In a recent blog, Larry Bodine, a web and marketing guru, offers great advice to business owners when choosing the “look” of their logo/trademark. He provides information as to how some large companies came to adopt their famous marks, their investment expenses along with examples of famous logo faux pas. Larry’s blog re-enforces a message I have offered [Earlier Blog] as to how important it is to select your logo/trademark with care. [See Also]
When advising my small business clients about what to consider when they adopt a trademark or service mark, I urge them to look for strong characteristics in the mark that will help to differentiate them from their competitors. In the case of word marks, the farther you get from using descriptive terms, the stronger and more protectable your mark will be.

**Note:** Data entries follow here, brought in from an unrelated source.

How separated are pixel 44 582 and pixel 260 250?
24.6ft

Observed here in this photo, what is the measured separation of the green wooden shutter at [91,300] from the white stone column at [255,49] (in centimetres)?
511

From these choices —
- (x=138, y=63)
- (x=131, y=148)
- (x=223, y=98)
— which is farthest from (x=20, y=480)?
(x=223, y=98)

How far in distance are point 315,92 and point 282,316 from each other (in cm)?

If having a logo is an important part of your brand development, I suggest that you consider your design carefully, with an eye toward selecting a strong mark, so that you can effectively protect it against competitors. One company has learned the hard way that even with a service mark logo successfully registered with the United States Patent and Trademark Office (USPTO), it could not prevent a direct competitor from using a similarly designed mark.
Here are the bare facts. Amazing Spaces, a self storage company in Houston, Texas, registered with the USPTO a five-pointed star in a circle as one of its marks. Its rival in the same geographic market, Metro Mini Storage, adopted a five-pointed star in a circle for its service mark. Metro Mini refused to back down when Amazing Spaces demanded it cease and desist. You might think this is a no brainer. The registered mark should win, right? Well according to the Fifth Circuit Court of Appeals, Amazing Spaces had a non-protectable mark and dismissed the claim against Metro Mini. The Court’s reasoning is important and goes to the core of what really constitutes a trade mark.
A trademark exists only if in the mind of Ms. Q. Public, it successfully acts as an identifier of the source of the goods or services being sold. In the case of a logo, it is important to avoid adopting ordinary geometric shapes because they can be considered by a consumer as mere decoration.
Even if you successfully were to register such a logo with the USPTO, it later could be cancelled by a challenger under the theory that the design or symbol you adopted was common and likely to be perceived by consumers as ornamentation rather than indicating you as the source of the goods or services. The only way you could defend your mark against such an attack would be by proving that it had acquired “secondary meaning.” In other words, consumers viewing the mark know it refers to you, in the way that the swoosh means NIKE. So while NIKE’s simple curved bar shaped logo upon its introduction in the 1970’s may not have withstood a challenge similar to that raised by Metro Mini, due to NIKE’s longstanding promotional efforts, the swoosh has acquired the necessary secondary meaning.
The clear lesson is that even in the case of a big player like NIKE, having simple geometric shapes acquire the strength to withstand a direct challenge by a competitor could depend on how much time and money you have spent in getting the public to understand that the logo is not merely ornamentation but stands for you.
If you were considering the adoption of a logo for your goods or services, what characteristics would you want the design to have? Do you have any war stories to share related to selecting your logo?